Civacir, a
hepatitis C immune globulin or antibody product, reduced the likelihood of
hepatitis C virus infecting the new liver graft after transplantation in people who were receiving, but had not yet completed, antiviral treatment,
according to preliminary study findings presented at the European
Association for the Study of the Liver (EASL) 50th International
Liver Congress last month in Vienna, Austria.
Without treatment, hepatitis C virus
(HCV) almost always infects the donor liver after a transplant, and recurrence is the
leading cause of graft loss and liver disease progression. Effective
direct-acting antiviral therapy that leads to sustained virological response
can prevent reinfection, but people receiving antiviral treatment at the time
of transplantation remain at risk.
Norah Terrault of
the University of California at San Francisco and colleagues are conducting an
ongoing randomised phase 3 study (NCT01804829) to evaluate hepatitis C immune globulin (HCIG or Civacir) for prevention of post-transplant HCV recurrence. Civacir, being developed by Biotest
Pharmaceuticals, is a human immune globulin product derived from
hundreds of screened blood donors with high HCV antibody levels. Use of
multiple donors increases antibody diversity and improves its activity against
a variety of HCV strains.
Glossary
- globulins
Proteins
found in the blood and cerebrospinal fluid.
This preliminary analysis, presented as a
late-breaking poster, included 63 people with hepatitis C with advanced liver
disease on the transplant waiting list, enrolled as of late January 2015. More
than 80% were men, most were white and the mean age was 61 years. Most (93%)
had HCV genotype 1, with the rest having genotypes 2 or 3. The median MELD
score was 19, the median Child-Pugh score was 7 and 77% had hepatocellular
carcinoma. People with hepatitis B co-infection and those getting HCV-infected
liver grafts were excluded.
Participants could be taking any antiviral regimen
that resulted in HCV RNA <100 IU/ml within 4 weeks prior to transplantation.
More than 90% received regimens containing sofosbuvir (Sovaldi), including 63% taking sofosbuvir plus ribavirin and 21%
taking sofosbuvir plus simeprevir (Olysio);
the rest used various interferon-containing regimens.
Treatment had been ongoing for a median of 64 days,
or just over 9 weeks, at the time of transplantation; nearly half had not yet
received the full typical 12-week course of sofosbuvir and none had received
the 24-week course recommended for harder-to-treat patients. Fifteen per cent had detectable
HCV viral load at the time of transplantation.

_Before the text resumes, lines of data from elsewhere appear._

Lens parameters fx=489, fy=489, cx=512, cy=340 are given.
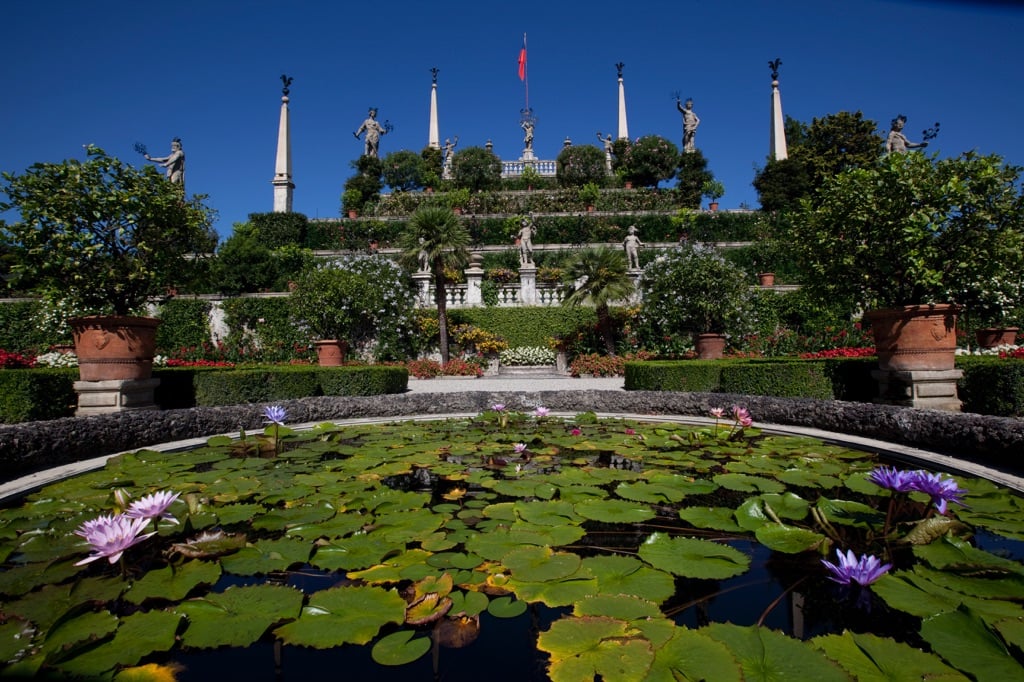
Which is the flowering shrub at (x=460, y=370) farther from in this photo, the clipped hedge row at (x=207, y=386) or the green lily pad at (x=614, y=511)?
the green lily pad at (x=614, y=511)

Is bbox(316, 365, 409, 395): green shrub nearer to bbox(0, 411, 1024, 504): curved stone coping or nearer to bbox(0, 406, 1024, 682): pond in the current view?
bbox(0, 411, 1024, 504): curved stone coping

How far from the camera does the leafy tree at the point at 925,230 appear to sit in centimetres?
599

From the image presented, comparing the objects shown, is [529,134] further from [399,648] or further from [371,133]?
Result: [399,648]

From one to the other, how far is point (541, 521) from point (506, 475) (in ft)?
3.75

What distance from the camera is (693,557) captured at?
6.94ft

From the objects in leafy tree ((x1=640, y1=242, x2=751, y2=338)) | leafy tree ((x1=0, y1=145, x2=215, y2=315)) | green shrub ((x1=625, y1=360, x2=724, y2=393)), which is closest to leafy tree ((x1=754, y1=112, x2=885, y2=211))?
leafy tree ((x1=640, y1=242, x2=751, y2=338))

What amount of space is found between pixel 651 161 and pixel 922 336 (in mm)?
29504

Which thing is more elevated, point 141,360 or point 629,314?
point 629,314

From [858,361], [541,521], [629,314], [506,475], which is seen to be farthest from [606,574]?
[629,314]

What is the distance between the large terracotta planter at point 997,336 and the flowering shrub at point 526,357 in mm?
10342

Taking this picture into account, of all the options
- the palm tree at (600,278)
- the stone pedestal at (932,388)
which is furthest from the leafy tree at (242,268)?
the stone pedestal at (932,388)

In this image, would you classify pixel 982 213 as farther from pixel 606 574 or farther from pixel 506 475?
pixel 606 574

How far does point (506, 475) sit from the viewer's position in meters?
3.72

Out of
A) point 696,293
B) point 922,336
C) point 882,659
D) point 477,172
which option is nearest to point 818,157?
point 477,172
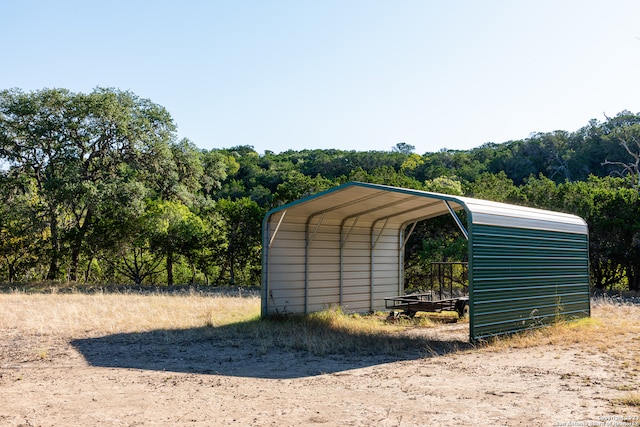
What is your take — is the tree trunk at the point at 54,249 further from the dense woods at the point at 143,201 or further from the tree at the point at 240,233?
the tree at the point at 240,233

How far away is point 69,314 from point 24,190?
12624mm

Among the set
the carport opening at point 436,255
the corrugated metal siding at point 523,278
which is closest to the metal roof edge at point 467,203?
the corrugated metal siding at point 523,278

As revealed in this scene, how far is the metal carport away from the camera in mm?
9695

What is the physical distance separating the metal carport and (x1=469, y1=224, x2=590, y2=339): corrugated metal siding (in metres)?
0.02

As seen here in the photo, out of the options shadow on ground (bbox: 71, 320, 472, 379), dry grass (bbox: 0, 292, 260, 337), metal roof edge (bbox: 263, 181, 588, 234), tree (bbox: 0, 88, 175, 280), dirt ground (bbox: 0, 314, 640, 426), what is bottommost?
dry grass (bbox: 0, 292, 260, 337)

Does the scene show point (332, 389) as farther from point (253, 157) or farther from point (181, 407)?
point (253, 157)

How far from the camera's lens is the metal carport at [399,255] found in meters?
9.70

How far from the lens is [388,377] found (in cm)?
697

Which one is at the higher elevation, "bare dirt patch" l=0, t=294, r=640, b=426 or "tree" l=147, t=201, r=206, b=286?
"tree" l=147, t=201, r=206, b=286

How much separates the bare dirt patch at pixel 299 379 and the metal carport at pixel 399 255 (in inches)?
35.0

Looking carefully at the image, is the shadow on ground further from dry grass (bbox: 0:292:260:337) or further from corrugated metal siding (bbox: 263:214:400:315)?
corrugated metal siding (bbox: 263:214:400:315)

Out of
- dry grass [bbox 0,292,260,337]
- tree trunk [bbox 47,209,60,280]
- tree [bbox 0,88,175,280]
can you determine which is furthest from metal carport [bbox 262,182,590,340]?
tree trunk [bbox 47,209,60,280]

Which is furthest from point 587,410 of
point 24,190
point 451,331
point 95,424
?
point 24,190

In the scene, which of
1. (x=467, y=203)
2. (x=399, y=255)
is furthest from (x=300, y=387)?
(x=399, y=255)
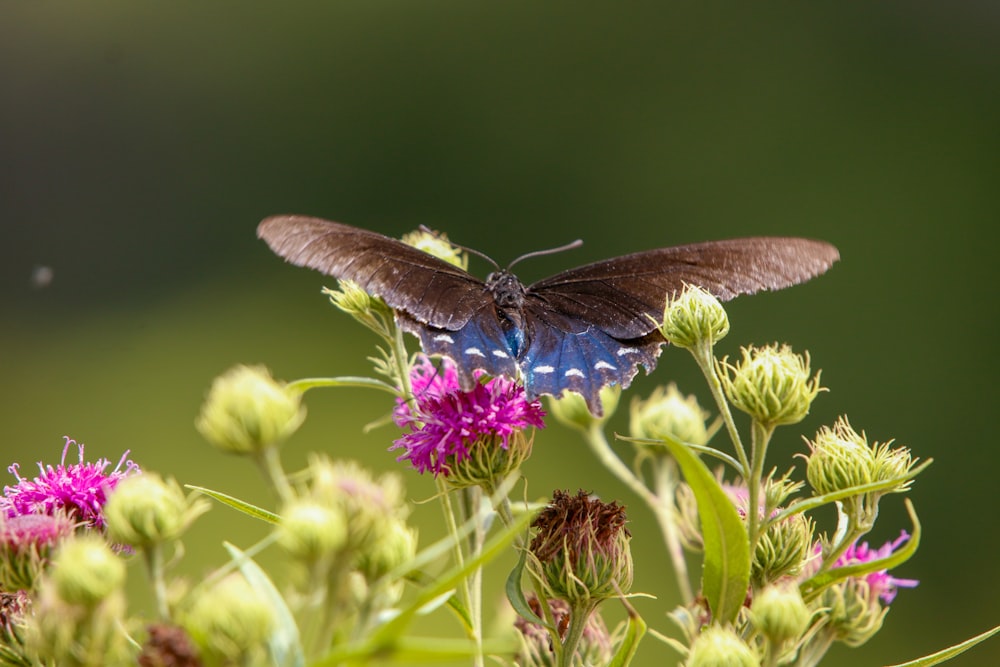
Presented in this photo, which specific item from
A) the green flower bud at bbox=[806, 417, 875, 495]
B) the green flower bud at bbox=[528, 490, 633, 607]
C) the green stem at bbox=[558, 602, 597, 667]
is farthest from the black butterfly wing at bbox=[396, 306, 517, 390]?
the green flower bud at bbox=[806, 417, 875, 495]

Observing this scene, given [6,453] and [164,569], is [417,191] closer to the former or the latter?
[6,453]

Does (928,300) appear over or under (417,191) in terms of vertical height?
under

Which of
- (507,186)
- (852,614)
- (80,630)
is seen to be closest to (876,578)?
(852,614)

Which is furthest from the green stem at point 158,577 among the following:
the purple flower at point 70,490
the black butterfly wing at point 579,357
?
the black butterfly wing at point 579,357

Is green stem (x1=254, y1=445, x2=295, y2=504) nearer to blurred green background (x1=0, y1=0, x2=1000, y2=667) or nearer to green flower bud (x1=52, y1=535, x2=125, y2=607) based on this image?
green flower bud (x1=52, y1=535, x2=125, y2=607)

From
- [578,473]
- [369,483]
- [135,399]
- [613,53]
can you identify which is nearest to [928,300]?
[578,473]

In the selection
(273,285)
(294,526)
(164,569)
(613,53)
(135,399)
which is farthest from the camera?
(613,53)

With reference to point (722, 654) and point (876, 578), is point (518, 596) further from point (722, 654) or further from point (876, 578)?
point (876, 578)
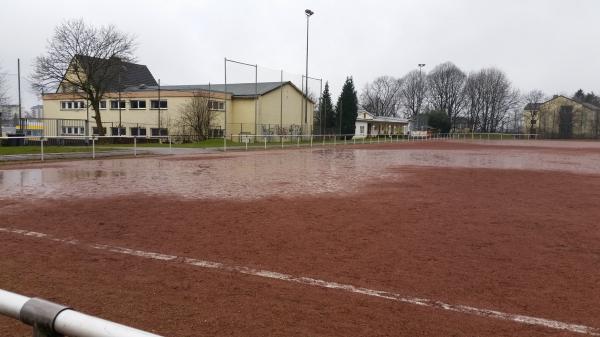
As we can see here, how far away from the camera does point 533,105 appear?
10588 centimetres

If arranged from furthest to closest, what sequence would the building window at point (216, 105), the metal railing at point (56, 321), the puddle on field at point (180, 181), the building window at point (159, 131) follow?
the building window at point (159, 131)
the building window at point (216, 105)
the puddle on field at point (180, 181)
the metal railing at point (56, 321)

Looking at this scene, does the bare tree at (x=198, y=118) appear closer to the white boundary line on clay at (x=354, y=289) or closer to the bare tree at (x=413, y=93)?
the white boundary line on clay at (x=354, y=289)

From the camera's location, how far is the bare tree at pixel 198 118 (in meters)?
43.8

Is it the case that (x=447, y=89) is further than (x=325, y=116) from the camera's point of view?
Yes

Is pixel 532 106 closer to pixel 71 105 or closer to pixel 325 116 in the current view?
pixel 325 116

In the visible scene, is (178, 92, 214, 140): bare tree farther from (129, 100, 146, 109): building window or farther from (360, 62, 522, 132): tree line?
(360, 62, 522, 132): tree line

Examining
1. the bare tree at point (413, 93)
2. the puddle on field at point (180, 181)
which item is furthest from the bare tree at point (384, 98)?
the puddle on field at point (180, 181)

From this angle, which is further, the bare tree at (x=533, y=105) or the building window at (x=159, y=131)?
the bare tree at (x=533, y=105)

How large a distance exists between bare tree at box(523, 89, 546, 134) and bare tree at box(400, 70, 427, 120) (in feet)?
76.0

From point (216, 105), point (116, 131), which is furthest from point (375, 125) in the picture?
point (116, 131)

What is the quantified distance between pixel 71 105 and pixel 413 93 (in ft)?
254

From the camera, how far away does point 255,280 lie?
5.27 metres

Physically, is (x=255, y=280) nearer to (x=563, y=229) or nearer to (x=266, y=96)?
(x=563, y=229)

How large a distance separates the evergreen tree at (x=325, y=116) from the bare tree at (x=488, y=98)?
179 ft
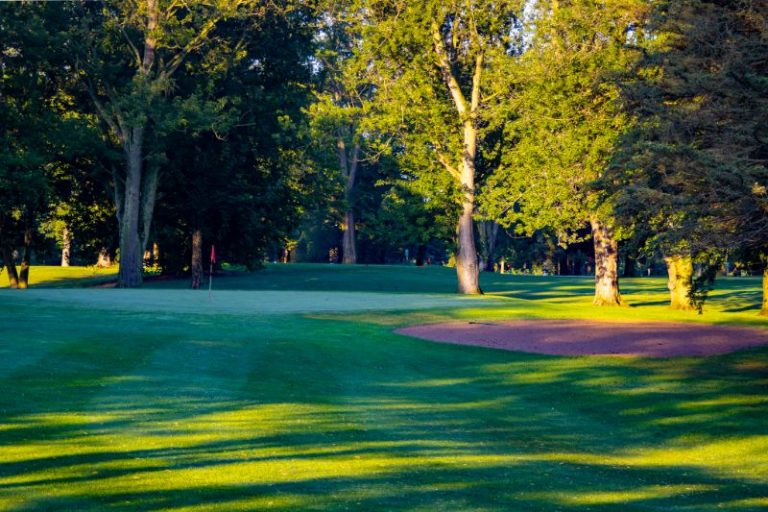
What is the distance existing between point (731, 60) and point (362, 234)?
87994mm

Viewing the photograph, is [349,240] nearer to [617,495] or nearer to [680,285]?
[680,285]

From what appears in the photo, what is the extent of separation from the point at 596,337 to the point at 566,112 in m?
17.3

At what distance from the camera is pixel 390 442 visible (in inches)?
581

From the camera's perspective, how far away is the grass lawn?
11.7 meters

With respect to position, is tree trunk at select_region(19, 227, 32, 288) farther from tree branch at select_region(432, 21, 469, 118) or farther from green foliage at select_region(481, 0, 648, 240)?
green foliage at select_region(481, 0, 648, 240)

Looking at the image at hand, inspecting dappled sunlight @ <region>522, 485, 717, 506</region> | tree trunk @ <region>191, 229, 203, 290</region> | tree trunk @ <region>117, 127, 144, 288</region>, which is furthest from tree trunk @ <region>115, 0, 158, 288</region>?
dappled sunlight @ <region>522, 485, 717, 506</region>

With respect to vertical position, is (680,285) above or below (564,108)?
below

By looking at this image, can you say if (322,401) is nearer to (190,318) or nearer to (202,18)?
(190,318)

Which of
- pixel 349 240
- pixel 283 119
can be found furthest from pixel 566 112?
pixel 349 240

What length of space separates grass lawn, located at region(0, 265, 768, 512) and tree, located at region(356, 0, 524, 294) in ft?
77.9

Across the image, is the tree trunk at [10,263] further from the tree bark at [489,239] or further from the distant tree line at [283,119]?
the tree bark at [489,239]

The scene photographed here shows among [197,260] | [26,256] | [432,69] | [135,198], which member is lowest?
[197,260]

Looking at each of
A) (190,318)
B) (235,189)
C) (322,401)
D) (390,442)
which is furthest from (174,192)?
(390,442)

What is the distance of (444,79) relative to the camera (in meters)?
55.2
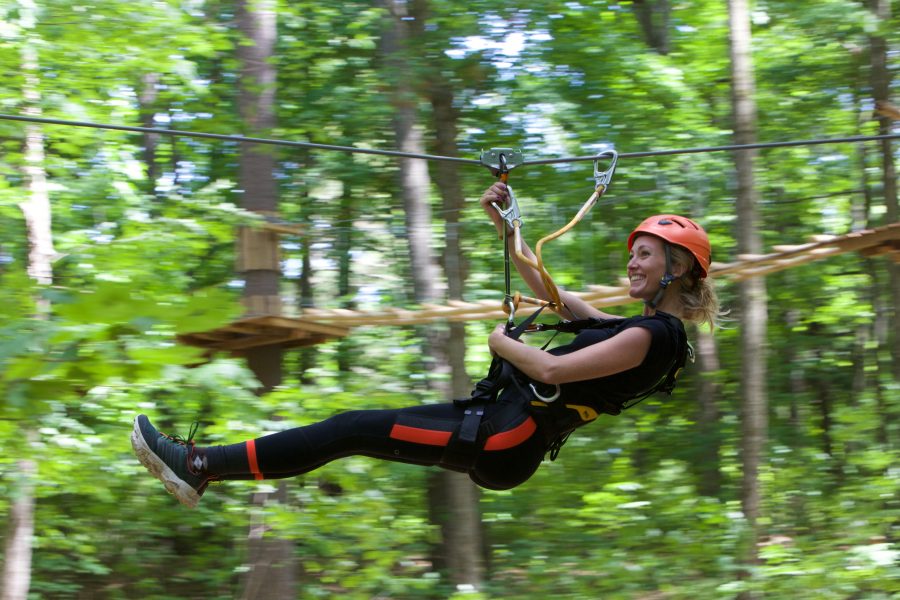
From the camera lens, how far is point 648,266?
8.46 ft

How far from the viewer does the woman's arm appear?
231 cm

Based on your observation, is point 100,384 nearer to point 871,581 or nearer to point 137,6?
point 137,6

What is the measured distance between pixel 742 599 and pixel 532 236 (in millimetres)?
2657

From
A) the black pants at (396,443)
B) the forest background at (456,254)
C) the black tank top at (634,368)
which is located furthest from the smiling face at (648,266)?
the forest background at (456,254)

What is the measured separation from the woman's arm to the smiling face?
A: 0.23m

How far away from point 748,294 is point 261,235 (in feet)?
10.2

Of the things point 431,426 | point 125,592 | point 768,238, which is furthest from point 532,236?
point 431,426

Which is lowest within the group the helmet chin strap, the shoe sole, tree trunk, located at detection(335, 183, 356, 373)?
tree trunk, located at detection(335, 183, 356, 373)

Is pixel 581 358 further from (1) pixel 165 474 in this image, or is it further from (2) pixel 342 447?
(1) pixel 165 474

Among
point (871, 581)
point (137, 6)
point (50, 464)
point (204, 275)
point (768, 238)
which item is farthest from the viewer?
point (768, 238)

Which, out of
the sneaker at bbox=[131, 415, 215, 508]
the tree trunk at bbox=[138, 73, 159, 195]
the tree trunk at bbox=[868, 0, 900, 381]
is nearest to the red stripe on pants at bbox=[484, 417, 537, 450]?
the sneaker at bbox=[131, 415, 215, 508]

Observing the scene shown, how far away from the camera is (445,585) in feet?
21.1

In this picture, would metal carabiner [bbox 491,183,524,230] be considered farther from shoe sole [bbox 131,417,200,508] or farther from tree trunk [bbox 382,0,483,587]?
tree trunk [bbox 382,0,483,587]

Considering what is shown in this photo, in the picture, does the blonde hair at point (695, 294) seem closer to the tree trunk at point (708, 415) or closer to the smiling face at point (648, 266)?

Participants in this open-label study were
randomly assigned to receive either 200 or 300mg/kg HCIG or else
standard-of-care treatment (antivirals only). Those assigned to HCIG received sixteen
infusions around the time
of transplantation and immediately thereafter for 10 weeks.
Preliminary
results showed that only one out of 21 patients (5%) in the HCIG 300mg/kg arm
experienced HCV reinfection after transplantation. Seven out of 22 people (32%)
in the HCIG 200mg/kg arm and six out of 20 patients (30%) in the control arm experienced
reinfection, indicating that the lower dose performed no better than not using
HCIG at all. Five out of nine patients (55%) who had detectable HCV viral load
in the 200mg/kg and control arms experienced HCV recurrence.
Anti-HCV
antibody titres remained elevated (around 1.5- to 2-fold higher) in the 300mg/kg HCIG arm relative to the 200mg/kg and control arms, indicating ongoing
protection over the course of the study.
HCIG was
generally safe and well-tolerated, with no drug-related serious adverse events
seen to date. Nine people discontinued treatment early, including three due to
adverse events. The most frequently reported adverse events were related to
underlying liver disease, surgery-associated events and symptoms such as fever known
to be associated with use of human immune globulins.
"These
preliminary results suggest that Civacir 300mg/kg can increase the proportion
of patients on pre-liver transplantation antiviral therapy achieving prevention
of HC recurrence post-liver transplantation," the researchers concluded.
They added that
this evaluation justified continuing enrolment in the 300mg/kg arm, but not in
the 200mg/kg low-dose arm, which has been closed.